# GOAL
Reproduce, word for word, the lines of the records from the line with "From the given options (91,222)" up to and including the line with "glowing light ball on wire, bbox=52,169,69,186 <".

#### DATA LINES

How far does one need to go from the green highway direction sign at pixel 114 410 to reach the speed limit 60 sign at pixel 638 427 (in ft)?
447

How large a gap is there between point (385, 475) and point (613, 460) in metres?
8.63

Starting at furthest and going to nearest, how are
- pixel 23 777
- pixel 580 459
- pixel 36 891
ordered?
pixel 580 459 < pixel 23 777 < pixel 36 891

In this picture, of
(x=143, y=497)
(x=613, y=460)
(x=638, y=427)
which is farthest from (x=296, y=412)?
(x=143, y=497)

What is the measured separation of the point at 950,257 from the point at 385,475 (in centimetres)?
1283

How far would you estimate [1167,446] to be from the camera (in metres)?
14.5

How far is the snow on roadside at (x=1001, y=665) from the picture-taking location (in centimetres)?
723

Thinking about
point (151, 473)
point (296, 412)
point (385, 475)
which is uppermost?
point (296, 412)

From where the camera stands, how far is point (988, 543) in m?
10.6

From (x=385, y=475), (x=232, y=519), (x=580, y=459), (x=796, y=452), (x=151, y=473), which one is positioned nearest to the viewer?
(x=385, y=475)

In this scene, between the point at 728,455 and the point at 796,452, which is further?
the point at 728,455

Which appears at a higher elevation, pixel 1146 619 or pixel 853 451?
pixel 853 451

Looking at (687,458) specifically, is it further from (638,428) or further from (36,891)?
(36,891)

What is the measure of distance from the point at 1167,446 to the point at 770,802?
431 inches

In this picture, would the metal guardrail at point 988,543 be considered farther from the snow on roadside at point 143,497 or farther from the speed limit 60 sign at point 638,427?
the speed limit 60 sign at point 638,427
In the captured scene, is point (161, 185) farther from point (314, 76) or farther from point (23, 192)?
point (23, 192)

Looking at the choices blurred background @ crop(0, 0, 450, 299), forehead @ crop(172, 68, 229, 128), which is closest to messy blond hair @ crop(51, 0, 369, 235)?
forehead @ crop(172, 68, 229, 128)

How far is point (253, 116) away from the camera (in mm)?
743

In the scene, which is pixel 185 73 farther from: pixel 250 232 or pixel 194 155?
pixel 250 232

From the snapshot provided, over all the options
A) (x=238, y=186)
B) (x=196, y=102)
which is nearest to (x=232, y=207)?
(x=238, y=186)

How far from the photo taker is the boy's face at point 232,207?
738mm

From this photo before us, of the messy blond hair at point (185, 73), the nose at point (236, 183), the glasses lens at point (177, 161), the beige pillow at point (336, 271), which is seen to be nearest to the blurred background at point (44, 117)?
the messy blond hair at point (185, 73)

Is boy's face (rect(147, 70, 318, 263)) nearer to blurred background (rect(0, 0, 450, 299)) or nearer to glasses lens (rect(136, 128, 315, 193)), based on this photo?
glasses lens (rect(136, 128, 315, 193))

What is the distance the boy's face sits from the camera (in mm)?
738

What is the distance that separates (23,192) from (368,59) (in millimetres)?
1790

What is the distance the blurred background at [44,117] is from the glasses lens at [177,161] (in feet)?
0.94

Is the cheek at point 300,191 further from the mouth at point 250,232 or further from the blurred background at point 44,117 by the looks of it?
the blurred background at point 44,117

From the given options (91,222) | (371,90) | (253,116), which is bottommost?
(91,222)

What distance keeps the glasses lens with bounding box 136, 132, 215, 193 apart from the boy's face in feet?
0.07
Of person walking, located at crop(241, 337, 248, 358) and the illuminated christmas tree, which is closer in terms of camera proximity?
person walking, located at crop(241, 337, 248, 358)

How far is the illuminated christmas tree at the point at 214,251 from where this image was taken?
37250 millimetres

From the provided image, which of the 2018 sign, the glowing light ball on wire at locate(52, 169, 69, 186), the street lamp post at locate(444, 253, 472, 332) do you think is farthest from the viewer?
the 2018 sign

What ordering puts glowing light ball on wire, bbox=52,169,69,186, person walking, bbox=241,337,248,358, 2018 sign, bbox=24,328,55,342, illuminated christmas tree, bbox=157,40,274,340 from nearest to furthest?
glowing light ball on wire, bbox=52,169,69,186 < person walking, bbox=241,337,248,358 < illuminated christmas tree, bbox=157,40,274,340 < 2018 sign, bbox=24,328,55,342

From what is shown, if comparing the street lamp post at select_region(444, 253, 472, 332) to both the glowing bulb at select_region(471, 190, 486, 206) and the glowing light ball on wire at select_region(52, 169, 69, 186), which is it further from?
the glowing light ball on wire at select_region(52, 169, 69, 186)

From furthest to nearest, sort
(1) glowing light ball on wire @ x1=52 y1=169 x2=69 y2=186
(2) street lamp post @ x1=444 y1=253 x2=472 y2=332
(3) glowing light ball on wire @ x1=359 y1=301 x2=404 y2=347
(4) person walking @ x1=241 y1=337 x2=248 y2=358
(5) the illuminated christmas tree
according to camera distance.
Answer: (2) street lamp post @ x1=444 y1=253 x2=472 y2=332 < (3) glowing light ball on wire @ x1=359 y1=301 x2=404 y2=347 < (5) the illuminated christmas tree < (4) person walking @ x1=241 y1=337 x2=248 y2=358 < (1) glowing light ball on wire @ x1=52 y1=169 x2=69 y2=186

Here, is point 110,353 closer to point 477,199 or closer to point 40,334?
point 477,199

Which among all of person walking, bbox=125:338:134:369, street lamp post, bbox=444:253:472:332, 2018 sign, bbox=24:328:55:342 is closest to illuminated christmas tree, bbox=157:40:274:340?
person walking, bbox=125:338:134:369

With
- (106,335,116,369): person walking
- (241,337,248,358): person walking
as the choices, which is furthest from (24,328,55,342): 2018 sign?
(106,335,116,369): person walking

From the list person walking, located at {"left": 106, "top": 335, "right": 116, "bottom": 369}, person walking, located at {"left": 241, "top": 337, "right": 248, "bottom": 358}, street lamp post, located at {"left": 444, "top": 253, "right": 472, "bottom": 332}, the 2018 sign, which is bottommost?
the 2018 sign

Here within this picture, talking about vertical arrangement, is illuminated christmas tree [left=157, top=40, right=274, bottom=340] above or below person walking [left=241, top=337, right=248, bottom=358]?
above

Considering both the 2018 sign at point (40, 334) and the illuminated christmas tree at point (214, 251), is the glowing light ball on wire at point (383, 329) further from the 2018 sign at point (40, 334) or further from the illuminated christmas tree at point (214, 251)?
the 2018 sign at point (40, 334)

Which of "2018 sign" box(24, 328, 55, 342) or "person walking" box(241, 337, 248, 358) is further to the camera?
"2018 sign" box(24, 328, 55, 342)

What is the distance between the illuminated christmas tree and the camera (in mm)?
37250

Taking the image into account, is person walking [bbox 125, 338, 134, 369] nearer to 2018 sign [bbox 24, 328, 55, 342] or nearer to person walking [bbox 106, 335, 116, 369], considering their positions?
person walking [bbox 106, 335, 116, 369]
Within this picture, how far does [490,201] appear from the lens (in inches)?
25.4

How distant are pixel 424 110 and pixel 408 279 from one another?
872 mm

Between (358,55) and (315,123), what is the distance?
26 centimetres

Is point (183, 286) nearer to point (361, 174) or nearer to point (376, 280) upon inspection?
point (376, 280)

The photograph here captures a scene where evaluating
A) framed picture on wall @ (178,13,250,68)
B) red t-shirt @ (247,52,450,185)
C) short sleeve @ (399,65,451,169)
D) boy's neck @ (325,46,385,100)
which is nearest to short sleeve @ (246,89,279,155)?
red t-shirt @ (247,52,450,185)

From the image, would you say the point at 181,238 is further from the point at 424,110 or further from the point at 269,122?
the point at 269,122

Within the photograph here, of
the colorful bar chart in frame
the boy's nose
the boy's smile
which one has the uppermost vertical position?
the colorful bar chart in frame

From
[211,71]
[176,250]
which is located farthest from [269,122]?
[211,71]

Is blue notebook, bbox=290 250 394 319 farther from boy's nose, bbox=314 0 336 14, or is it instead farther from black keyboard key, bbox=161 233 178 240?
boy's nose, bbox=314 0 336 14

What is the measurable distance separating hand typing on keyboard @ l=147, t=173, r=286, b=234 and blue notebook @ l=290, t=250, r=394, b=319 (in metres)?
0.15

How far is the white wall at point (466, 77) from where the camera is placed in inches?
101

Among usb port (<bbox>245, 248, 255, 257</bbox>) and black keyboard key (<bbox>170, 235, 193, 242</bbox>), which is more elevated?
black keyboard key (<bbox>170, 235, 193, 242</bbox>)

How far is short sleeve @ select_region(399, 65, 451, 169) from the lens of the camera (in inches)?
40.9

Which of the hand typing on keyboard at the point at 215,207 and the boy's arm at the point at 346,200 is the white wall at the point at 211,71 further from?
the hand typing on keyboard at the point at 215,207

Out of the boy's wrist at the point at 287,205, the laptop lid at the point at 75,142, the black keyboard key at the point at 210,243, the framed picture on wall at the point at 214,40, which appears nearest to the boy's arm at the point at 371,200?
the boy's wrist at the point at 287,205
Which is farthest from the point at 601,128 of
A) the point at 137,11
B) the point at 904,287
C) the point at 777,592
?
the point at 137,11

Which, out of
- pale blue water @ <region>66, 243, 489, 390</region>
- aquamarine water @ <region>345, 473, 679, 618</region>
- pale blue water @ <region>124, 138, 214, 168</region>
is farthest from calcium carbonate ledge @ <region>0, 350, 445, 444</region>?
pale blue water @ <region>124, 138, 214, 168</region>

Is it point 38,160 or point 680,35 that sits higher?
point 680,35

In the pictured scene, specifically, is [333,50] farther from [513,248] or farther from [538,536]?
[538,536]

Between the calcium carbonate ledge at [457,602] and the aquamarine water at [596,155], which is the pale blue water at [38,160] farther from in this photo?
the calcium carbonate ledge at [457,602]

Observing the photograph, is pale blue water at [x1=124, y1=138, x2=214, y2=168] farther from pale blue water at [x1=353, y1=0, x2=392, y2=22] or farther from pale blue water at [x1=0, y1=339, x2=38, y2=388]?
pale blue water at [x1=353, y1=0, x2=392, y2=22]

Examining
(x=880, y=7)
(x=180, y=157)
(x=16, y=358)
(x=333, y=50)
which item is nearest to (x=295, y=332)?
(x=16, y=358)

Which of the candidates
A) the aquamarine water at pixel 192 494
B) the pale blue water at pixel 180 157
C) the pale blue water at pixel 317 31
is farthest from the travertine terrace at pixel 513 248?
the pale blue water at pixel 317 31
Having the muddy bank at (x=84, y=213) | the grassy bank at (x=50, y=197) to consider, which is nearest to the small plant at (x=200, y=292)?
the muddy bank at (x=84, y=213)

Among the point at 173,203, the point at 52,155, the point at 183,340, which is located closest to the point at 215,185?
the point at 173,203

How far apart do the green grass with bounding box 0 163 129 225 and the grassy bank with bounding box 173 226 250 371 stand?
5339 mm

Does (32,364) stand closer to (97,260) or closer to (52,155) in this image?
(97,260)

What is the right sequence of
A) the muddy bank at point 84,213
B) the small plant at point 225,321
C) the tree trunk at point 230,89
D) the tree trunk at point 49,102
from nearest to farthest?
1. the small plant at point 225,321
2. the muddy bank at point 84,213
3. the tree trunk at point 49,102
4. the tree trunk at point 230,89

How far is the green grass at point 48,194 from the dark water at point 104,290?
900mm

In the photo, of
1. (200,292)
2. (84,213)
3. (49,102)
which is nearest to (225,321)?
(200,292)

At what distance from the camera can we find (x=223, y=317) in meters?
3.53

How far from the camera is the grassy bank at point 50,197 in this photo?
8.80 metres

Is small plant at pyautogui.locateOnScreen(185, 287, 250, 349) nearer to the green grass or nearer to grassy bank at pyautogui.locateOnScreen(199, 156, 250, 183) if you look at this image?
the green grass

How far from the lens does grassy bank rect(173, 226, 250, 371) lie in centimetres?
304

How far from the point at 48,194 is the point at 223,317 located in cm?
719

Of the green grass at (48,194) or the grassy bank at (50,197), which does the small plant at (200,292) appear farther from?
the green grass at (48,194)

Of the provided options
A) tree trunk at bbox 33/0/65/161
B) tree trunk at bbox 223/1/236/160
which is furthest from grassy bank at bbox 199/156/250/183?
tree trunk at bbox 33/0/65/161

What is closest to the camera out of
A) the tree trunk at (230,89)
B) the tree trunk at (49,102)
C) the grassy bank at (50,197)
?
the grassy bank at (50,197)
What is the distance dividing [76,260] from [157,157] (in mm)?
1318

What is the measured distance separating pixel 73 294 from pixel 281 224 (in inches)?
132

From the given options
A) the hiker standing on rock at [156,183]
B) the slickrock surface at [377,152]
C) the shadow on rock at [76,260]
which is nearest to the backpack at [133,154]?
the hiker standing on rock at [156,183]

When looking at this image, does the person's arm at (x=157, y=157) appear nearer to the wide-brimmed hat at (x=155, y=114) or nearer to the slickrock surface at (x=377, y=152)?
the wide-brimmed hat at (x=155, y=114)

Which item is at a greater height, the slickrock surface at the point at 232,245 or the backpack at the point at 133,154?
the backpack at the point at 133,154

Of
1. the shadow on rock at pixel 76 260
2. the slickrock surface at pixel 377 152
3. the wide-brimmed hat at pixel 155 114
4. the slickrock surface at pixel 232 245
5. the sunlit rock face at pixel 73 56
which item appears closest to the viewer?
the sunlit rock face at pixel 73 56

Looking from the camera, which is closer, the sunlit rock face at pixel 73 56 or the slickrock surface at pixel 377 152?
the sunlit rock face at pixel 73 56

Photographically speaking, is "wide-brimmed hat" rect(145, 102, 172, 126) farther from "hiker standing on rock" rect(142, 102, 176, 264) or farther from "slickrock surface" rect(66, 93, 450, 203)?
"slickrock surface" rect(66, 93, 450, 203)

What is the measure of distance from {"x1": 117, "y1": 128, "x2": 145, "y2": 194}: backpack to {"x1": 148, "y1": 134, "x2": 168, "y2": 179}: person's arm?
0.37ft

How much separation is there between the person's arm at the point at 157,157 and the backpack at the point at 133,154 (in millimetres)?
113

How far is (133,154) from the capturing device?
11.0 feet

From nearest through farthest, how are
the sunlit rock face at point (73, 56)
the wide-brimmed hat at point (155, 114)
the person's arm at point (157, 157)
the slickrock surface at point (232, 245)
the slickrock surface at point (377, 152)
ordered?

########

# SOLVED EXERCISE
From the given options (91,222) | (371,90) | (253,116), which is bottommost?
(91,222)

What distance keeps the glasses lens with bounding box 136, 132, 215, 193 apart from the boy's face in feet?
0.07
Of person walking, located at crop(241, 337, 248, 358) and the illuminated christmas tree, which is closer in terms of camera proximity?
person walking, located at crop(241, 337, 248, 358)

How far is the illuminated christmas tree at the point at 214,251 from where this image was taken?
37250 millimetres

From the provided image, which of the 2018 sign, the glowing light ball on wire at locate(52, 169, 69, 186), the street lamp post at locate(444, 253, 472, 332) do you think is farthest from the viewer?
the 2018 sign

What ordering puts glowing light ball on wire, bbox=52,169,69,186, person walking, bbox=241,337,248,358, 2018 sign, bbox=24,328,55,342, illuminated christmas tree, bbox=157,40,274,340 from nearest to furthest?
glowing light ball on wire, bbox=52,169,69,186 < person walking, bbox=241,337,248,358 < illuminated christmas tree, bbox=157,40,274,340 < 2018 sign, bbox=24,328,55,342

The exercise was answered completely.